Gröninger Straße "Am Dalldorfer Weg" wird saniert - Langer Winter hat Fertigstellung verzögert

Baufirma will bis Mitte Juli fertig werden

Von René Döring

Die Straßenbauarbeiten "Am Dalldorfer Weg" in Gröningen sollen Mitte Juli beendet sein. Aufgrund des langen Winters hat sich die Bauzeit zwar verlängert, dafür ist die Straße aber auch während der Bauarbeiten passierbar.
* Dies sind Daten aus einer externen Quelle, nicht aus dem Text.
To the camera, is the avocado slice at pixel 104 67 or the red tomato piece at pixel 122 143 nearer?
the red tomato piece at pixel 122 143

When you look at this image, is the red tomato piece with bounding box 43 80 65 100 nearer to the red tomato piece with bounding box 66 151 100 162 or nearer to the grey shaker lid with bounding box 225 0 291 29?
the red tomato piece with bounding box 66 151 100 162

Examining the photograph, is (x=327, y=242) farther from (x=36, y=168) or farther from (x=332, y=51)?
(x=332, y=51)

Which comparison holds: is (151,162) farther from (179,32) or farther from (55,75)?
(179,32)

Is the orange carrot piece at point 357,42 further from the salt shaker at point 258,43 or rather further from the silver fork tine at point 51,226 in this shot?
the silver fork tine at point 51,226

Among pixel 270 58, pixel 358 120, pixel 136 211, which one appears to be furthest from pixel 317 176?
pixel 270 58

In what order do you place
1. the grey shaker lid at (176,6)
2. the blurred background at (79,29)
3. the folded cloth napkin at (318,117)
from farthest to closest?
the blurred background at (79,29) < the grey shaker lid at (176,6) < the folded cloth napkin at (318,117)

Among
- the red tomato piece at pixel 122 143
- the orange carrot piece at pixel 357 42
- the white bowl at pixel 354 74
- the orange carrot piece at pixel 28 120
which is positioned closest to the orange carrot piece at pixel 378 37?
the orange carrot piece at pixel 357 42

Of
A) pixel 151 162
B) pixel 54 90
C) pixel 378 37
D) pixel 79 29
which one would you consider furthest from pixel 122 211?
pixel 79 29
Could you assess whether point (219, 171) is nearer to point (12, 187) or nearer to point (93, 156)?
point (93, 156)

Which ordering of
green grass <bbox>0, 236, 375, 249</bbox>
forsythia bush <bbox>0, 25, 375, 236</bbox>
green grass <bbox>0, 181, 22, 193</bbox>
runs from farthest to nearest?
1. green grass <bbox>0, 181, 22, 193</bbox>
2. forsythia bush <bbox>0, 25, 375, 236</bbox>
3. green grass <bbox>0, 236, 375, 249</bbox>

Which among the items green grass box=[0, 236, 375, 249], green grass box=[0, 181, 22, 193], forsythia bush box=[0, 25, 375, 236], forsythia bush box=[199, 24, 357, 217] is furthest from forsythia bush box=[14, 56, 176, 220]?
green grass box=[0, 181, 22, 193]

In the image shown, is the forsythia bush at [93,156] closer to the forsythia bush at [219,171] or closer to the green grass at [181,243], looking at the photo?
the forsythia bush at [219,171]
Gröningen l Ursprünglich sollte die Gröninger Straße "Am Dalldorfer Weg" Ende des Monats fertig, sollten bis dahin die 500 Meter Fahrbahn nebst Nebenanlagen saniert sein. Doch haben sich alle Beteiligten aufgrund des langen Winters recht schnell von diesem Termin verabschiedet. Denn erst Anfang März haben die Arbeiten so richtig begonnen. Nun mit dem Ziel, noch vor dem Sommer fertig zu werden. Und so soll es auch aus heutiger Sicht kommen. "Das Bauende ist jetzt für Mittel Juli geplant", sagt Katrin Otto vom Bauamt der Verbandsgemeinde Westliche Börde, die im Auftrag der Stadt Gröningen für die Nebenanlagen dieser Kreisstraße, also beispielsweise für die Gehwege und die Beleuchtung zuständig ist. Für die Fahrbahn selbst hat der Landkreis den Hut auf.
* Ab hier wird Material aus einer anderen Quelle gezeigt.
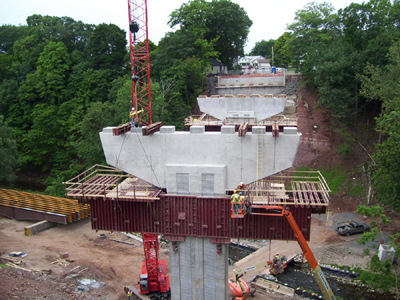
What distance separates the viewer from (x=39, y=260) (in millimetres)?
31766

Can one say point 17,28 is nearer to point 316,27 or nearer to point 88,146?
point 88,146

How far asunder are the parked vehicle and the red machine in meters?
18.2

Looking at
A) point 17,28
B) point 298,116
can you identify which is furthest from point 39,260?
point 17,28

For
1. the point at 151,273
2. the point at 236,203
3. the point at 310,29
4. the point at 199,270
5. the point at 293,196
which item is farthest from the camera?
the point at 310,29

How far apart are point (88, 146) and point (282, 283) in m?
25.9

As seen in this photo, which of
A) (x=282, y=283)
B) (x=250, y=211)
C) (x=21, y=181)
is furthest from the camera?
(x=21, y=181)

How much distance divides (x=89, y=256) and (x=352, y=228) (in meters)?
24.4

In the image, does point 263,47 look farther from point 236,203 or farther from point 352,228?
point 236,203

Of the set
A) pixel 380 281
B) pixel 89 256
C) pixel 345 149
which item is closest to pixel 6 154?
pixel 89 256

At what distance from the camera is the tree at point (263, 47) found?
122425 mm

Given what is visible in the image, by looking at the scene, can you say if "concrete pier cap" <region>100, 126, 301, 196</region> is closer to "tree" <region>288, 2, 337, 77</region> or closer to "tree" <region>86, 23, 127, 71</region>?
"tree" <region>288, 2, 337, 77</region>

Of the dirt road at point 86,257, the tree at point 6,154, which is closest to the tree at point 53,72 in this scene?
the tree at point 6,154

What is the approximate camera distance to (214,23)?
65.8 m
Im März ist zunächst der Durchlass, also die kleine Brücke im Einmündungsbereich der Shopzeile, komplett erneuert worden. Danach haben sich die Bauleute den Bereich von der Magdeburger Straße bis zur Shopzeile vorgenommen, hier unter anderem den Straßenbord und eine Entwässerungsrinne gesetzt, wie Katrin Otto sagt.

Als der dritte Abschnitt von der Shopzeile bis zum Ortsausgang in Angriff genommen worden ist, kam der Trink- und Abwasserverband Börde mit ins Spiel und hat hier unter den Gehweg eine neue Trinkwasserleitung gelegt. Anfang Mai ist damit begonnen worden, auch in diesem Bereich die Straßen- und Gehwegborde zu setzen.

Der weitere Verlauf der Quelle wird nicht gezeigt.